本文:
要 約
行為者が摘示した事実を真実であると誤信したことについて、確実な資料・根拠に照らして相当の理由があると認められるときに名誉毀損罪が成立しないことは、インターネットの個人利用者による表現行為の場合であっても、他の表現手段を利用した場合と同様であって、より緩やかな要件で同罪の成立を否定すべきではない。
主 文
本件上告を棄却する。
理 由
弁護人紀藤正樹ほかの上告趣意は、憲法違反、判例違反をいう点を含め、実質は単なる法令違反、事実誤認の主張であって、刑訴法405条※1の上告理由に当たらない。
なお、所論にかんがみ、インターネットの個人利用者による表現行為と名誉毀損罪の成否について、職権で判断する。
1 原判決が認定した罪となるべき事実の要旨は次のとおりである。

未加工の記録:
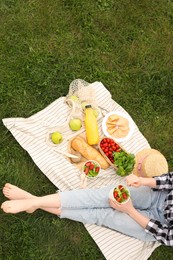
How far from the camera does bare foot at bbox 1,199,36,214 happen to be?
4.15 metres

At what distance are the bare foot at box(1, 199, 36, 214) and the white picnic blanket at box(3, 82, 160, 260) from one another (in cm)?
54

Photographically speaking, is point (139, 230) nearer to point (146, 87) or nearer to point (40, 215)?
point (40, 215)

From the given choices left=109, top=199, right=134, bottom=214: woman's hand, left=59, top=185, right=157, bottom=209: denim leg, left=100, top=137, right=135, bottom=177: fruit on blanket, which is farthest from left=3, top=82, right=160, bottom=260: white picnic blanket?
left=109, top=199, right=134, bottom=214: woman's hand

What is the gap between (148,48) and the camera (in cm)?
552

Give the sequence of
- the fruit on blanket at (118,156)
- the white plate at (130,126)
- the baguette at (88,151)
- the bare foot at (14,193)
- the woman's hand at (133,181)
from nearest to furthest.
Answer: the woman's hand at (133,181)
the bare foot at (14,193)
the fruit on blanket at (118,156)
the baguette at (88,151)
the white plate at (130,126)

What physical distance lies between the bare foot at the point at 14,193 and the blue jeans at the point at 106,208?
35 centimetres

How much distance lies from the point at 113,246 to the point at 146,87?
196 cm

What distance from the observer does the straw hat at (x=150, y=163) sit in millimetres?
4645

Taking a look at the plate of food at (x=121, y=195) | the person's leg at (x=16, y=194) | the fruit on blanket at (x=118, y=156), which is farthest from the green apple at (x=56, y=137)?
the plate of food at (x=121, y=195)

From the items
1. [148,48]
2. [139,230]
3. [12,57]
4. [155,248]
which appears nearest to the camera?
[139,230]

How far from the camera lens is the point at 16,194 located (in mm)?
4289

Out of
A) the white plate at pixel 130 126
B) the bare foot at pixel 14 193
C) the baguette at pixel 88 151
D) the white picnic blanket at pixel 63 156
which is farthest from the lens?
the white plate at pixel 130 126

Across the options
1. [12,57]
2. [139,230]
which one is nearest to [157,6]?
[12,57]

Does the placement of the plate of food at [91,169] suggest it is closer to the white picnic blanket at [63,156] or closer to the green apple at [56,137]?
the white picnic blanket at [63,156]
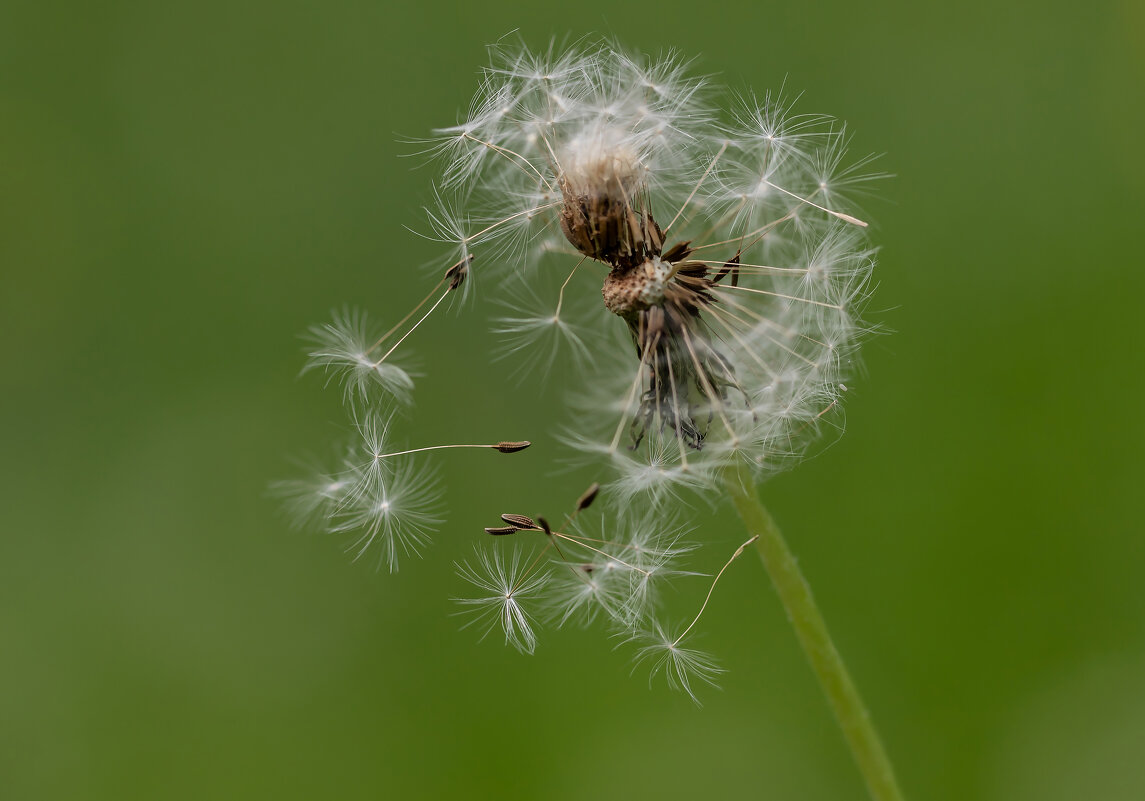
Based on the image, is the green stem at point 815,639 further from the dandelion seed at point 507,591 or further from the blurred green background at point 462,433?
the blurred green background at point 462,433

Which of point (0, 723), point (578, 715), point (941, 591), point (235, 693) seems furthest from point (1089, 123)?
point (0, 723)

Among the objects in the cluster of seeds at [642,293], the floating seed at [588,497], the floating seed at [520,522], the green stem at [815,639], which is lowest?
the green stem at [815,639]

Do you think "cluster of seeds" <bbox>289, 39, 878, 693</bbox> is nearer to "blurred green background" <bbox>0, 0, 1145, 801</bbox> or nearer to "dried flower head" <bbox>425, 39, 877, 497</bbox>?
"dried flower head" <bbox>425, 39, 877, 497</bbox>

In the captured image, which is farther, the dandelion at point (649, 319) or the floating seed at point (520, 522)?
the floating seed at point (520, 522)

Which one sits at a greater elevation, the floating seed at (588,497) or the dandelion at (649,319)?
the dandelion at (649,319)

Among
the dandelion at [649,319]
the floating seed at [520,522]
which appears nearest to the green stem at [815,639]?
the dandelion at [649,319]

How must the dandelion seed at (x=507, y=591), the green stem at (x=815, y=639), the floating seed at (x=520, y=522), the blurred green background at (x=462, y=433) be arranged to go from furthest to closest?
1. the blurred green background at (x=462, y=433)
2. the dandelion seed at (x=507, y=591)
3. the floating seed at (x=520, y=522)
4. the green stem at (x=815, y=639)

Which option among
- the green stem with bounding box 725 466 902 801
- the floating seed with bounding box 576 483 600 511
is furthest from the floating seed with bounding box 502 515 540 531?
the green stem with bounding box 725 466 902 801

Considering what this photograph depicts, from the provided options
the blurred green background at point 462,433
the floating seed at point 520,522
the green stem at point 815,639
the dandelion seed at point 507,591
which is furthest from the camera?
the blurred green background at point 462,433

設問:
1. 名誉毀損罪に関する本文で、主文は本件上告についてどのような判断を示しているか。
2. 名誉毀損罪に関する本文を、最後の文の後から書き継ぎなさい。

解答:
1. 本件上告を棄却すると示している。

2.
被告人は、フランチャイズによる飲食店「ラーメン甲」の加盟店等の募集及び経営指導等を業とする乙株式会社(平成14年7月1日に「株式会社甲食品」から商号変更)の名誉を毀損しようと企て、平成14年10月18日ころから同年11月12日ころまでの間、東京都大田区内の被告人方において、パーソナルコンピュータを使用し、インターネットを介して、プロバイダーから提供されたサーバーのディスクスペースを用いて開設した「丙観察会 逝き逝きて丙」と題するホームページ内のトップページにおいて、「インチキFC甲粉砕!」、「貴方が『甲』で食事をすると、飲食代の4~5%がカルト集団の収入になります。」などと、同社がカルト集団である旨の虚偽の内容を記載した文章を掲載し、また、同ホームページの同社の会社説明会の広告を引用したページにおいて、その下段に「おいおい、まともな企業のふりしてんじゃねえよ。この手の就職情報誌には、給料のサバ読みはよくあることですが、ここまで実態とかけ離れているのも珍しい。教祖が宗教法人のブローカーをやっていた右翼系カルト『丙』が母体だということも、FC店を開くときに、自宅を無理矢理担保に入れられるなんてことも、この広告には全く書かれず、『店が持てる、店長になれる』と調子のいいことばかり。」と、同社が虚偽の広告をしているがごとき内容を記載した文章等を掲載し続け、これらを不特定多数の者の閲覧可能な状態に置き、もって、公然と事実を摘示して乙株式会社の名誉を毀損した(以下、被告人の上記行為を「本件表現行為」という。)。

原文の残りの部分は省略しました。